Only 67 days passed between that first Buttigieg visit and the third one on Tuesday. Which speaks to how quickly he has gone from “who?” to “holy cow!” — and all without running a single TV ad or, really, doing any sort of persuasion communication outside of a CNN town hall last month in Austin and traveling to early voting states to meet with voters. His momentum in the race is remarkably organic.
“The people attending Pete’s event last night — and our events generally — just want to see Pete in the flesh and engage with the campaign,” said Lis Smith, Buttigieg’s communications director, via email Wednesday.
The crowd in Des Moines on Tuesday night is a living, breathing sign of that organic energy. While Buttigieg is the “it” candidate of the moment in the 2020 race, he’s still in the process of building a team in Iowa — and other early states. He lacks the on-the-ground organization of, say Massachusetts Sen. Elizabeth Warren or Vermont Sen. Bernie Sanders. Warren reportedly has 50(!) staffers in Iowa already; Sanders’ campaign has said they have already IDed 20,000 volunteer supporters. Buttigieg, as of today, has two staffers in Iowa. TWO. Smith says the campaign uses an online organizing tool — Mobilize America — to encourage people to attend events. No repeated text messages or phone-banked reminder calls.
And it’s not just crowd size that tells the tale of the Buttigieg Bump. In a Monmouth University poll in Iowa out earlier this month, Buttigieg took 9% — running behind only Sanders and former Vice President Joe Biden. And in a Saint Anselm College poll of New Hampshire voters, Buttigieg ran third behind only Biden and Sanders as well.

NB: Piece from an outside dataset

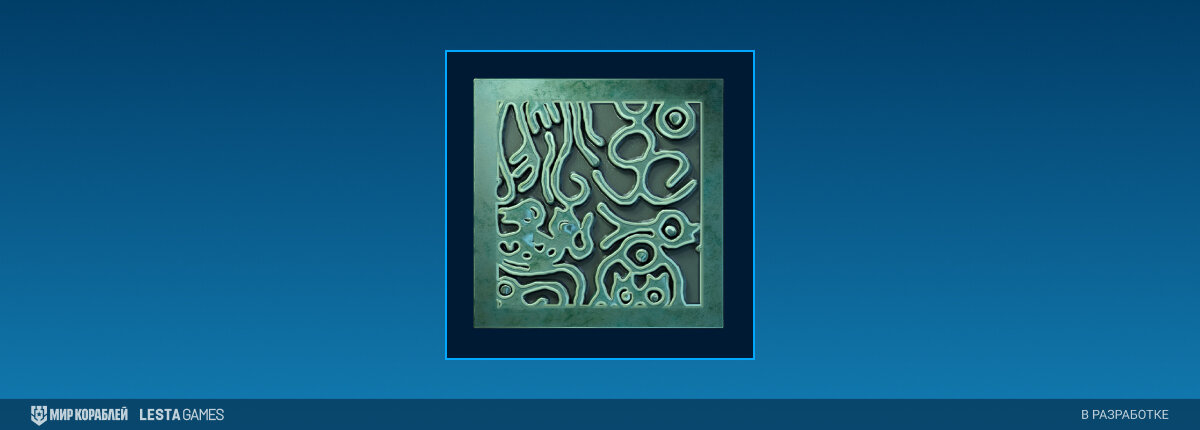 МИР КОРАБЛЕЙ LESTA GAMES

В РАЗРАБОТКЕ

Here’s the thing: While the up-from-the-roots energy for Buttigieg is a) real b) sustaining and c) something every other candidate in the race covets badly, it is not necessarily predictive of much of anything. Yes, through force of personality and a message and a back story that has resonated with voters so far, Buttigieg has already reached levels in the 2020 race that many thought he would never sniff. (He’s ranked No. 5 in CNN’s latest ratings of the 2020 field.) But it’s April 2019, not April 2020.
No one knows that reality more than Buttigieg. “I’m under no illusion that looking good in April of ’19 means that we’re where we need to be in order to win this thing,” he told Radio Iowa on Tuesday night.